PASSAGE SHOWN:
────────────────

MIT University Vietnam
- Motto: Sáng tạo - Hội nhập - Tư duy khởi nghiệp - tinh thần học tập suốt đời
- Motto in English: Creativity - Integration - Entrepreneurial thinking - lifelong learning spirit
- Type: Private university
- Established: November 11, 2013
- Location: Thong Nhat District, Đồng Nai province, Vietnam 10°56′40″N 107°09′39″E﻿ / ﻿10.94444°N 107.16083°E
- Website: https://mit.vn/

= MIT University Vietnam =

Private university in Vietnam

MIT University Vietnam is a private multidisciplinary university in Vietnam, established on November 11, 2013 under Decision No. 2168/QD-TTg of the Prime Minister of Vietnam, under the educational management of the Vietnamese Ministry of Education and Training. The school is located at National Highway 1A, Tran Hung Dao Quarter, Dau Giay Town, Thong Nhat District, Dong Nai Province, is the central area of the economic quadrangle of Ba Ria-Vung Tau - Binh Duong - Dong Nai - Ho Chi Minh City, with many satellite industrial parks, easily connected to medical, tourism and commercial systems thanks to favorable traffic conditions.

────────────────

DATA LISTING:

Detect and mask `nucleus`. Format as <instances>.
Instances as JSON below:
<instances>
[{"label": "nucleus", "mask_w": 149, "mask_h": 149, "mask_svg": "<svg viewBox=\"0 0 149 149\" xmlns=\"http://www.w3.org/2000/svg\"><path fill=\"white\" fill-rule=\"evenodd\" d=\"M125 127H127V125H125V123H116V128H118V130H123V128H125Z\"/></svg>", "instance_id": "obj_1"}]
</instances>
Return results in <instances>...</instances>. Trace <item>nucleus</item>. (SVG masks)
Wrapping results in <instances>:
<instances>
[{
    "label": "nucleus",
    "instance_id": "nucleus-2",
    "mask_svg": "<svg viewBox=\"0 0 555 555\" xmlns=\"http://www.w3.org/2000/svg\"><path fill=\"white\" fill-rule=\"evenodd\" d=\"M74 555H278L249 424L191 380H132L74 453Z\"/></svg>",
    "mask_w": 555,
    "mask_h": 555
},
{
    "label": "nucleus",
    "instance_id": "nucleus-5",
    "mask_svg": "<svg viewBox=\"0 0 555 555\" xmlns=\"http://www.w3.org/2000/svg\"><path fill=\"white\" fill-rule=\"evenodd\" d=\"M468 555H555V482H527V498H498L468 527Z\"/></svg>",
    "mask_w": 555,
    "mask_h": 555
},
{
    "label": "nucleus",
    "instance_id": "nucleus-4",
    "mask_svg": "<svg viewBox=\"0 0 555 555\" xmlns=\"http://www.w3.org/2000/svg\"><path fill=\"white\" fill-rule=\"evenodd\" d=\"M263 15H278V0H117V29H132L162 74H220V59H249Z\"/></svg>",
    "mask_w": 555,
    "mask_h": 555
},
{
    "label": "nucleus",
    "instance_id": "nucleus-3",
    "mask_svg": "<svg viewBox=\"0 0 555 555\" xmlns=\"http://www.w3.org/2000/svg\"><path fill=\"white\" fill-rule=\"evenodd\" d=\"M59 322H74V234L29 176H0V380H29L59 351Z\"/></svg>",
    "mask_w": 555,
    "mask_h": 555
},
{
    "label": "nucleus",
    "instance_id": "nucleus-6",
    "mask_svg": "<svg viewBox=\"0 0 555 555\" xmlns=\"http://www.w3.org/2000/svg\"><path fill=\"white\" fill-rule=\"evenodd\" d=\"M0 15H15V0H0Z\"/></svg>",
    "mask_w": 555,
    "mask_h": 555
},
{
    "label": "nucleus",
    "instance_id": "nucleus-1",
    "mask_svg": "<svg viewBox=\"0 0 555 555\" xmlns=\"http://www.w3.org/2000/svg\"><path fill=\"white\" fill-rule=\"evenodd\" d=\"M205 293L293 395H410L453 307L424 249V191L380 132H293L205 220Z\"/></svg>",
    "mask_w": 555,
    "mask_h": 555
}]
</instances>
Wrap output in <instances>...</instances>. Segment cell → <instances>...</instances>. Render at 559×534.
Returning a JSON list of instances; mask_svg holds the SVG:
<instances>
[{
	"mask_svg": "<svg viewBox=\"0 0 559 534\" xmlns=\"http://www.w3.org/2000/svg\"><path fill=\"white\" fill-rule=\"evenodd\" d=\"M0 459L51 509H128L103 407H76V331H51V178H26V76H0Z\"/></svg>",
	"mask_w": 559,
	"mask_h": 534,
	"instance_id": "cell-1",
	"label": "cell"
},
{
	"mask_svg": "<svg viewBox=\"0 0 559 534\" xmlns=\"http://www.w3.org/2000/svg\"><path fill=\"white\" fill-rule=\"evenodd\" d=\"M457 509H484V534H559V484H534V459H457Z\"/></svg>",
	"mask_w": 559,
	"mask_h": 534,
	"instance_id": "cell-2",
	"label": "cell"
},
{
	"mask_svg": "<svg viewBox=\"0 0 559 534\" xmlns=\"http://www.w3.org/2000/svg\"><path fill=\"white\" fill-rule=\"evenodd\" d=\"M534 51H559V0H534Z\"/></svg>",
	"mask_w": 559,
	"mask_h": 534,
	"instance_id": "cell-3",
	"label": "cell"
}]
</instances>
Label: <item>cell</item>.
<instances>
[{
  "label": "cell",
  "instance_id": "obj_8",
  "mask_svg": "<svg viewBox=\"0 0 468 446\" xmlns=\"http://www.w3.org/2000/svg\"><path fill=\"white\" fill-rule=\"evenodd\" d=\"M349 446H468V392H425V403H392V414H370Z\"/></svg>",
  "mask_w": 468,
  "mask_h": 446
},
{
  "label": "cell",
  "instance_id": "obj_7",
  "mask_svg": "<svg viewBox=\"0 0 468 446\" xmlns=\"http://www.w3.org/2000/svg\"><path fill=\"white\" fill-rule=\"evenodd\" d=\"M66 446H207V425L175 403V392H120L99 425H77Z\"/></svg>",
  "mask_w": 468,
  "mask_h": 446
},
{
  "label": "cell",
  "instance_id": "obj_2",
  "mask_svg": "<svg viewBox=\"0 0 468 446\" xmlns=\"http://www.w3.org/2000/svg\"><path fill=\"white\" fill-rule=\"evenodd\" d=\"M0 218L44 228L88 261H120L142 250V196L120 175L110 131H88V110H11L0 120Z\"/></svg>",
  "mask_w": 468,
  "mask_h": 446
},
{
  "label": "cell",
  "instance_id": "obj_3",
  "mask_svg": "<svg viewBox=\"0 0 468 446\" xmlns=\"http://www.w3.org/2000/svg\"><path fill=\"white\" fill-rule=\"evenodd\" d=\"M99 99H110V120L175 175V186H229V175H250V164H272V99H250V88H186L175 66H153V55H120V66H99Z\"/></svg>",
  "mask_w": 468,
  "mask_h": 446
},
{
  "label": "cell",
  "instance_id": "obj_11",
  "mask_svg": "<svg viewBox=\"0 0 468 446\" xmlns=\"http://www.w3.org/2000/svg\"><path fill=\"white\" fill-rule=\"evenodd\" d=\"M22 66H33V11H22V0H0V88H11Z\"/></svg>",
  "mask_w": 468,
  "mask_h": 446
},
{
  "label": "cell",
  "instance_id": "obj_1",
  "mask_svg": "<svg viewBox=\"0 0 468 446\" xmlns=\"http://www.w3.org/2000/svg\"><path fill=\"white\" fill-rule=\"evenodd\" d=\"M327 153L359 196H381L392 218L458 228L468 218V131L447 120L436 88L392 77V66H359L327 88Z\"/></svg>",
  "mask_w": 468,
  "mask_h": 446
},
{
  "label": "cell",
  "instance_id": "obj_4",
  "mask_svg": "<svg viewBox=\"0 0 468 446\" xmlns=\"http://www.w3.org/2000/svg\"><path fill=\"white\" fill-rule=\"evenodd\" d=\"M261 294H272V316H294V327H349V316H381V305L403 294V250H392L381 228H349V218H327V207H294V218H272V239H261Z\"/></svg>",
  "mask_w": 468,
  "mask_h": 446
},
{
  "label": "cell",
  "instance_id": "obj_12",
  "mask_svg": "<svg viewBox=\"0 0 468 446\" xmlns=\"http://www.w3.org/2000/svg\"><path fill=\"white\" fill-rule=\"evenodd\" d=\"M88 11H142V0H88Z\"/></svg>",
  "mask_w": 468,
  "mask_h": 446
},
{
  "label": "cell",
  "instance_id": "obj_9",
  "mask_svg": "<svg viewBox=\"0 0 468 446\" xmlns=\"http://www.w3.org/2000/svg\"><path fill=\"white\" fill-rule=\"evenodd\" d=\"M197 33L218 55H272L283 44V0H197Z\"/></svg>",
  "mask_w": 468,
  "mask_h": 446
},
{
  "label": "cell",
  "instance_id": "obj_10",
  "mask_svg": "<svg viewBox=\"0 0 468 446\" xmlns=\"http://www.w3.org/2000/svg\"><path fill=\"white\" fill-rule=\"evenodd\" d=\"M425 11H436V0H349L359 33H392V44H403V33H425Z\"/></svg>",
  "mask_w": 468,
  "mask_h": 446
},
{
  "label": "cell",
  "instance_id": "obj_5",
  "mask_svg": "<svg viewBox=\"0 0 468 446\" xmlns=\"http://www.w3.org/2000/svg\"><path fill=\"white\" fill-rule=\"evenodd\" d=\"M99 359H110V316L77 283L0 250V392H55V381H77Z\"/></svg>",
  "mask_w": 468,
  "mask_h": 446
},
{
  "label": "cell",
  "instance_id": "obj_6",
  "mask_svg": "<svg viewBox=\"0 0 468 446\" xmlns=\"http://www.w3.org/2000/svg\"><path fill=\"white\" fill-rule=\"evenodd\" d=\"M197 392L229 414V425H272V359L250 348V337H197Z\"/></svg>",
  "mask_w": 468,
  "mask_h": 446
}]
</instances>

────────────────

WHAT THIS EXERCISE ASKS:
1 – Please say whether each statement agrees with the MIT University Vietnam profile: (a) the university was founded under a decision of Vietnam's Prime Minister; (b) it is a public university; (c) its campus sits on National Highway 1A in Dau Giay Town. Give yes or no for each, backed by the deciding words of the profile quoted exactly.
2 – Pick up the MIT University Vietnam profile after its final sentence and carry it on for a few more sentences.

TASK-BY-TASK OUTPUTS:
1 –
(a) Yes: "under Decision No. 2168/QD-TTg of the Prime Minister of Vietnam"
(b) No: "Type: Private university"
(c) Yes: "located at National Highway 1A, Tran Hung Dao Quarter, Dau Giay Town"

2 –
== Formation and development process ==
MIT University Vietnam was established on November 11, 2013 under Decision No. 2168/QD-TTg of the Prime Minister of Vietnam and put into operation under Decision No. 727/QD-BGDDT of the Vietnamese Ministry of Education and Training dated March 4, 2014. In 2014, the school officially went into operation and began its first enrollment season. In 2021, the school joined Nguyen Hoang Education Group (NHG) - one of the largest private education groups in Vietnam. Along with that, the school changed its name to MIT University Vietnam.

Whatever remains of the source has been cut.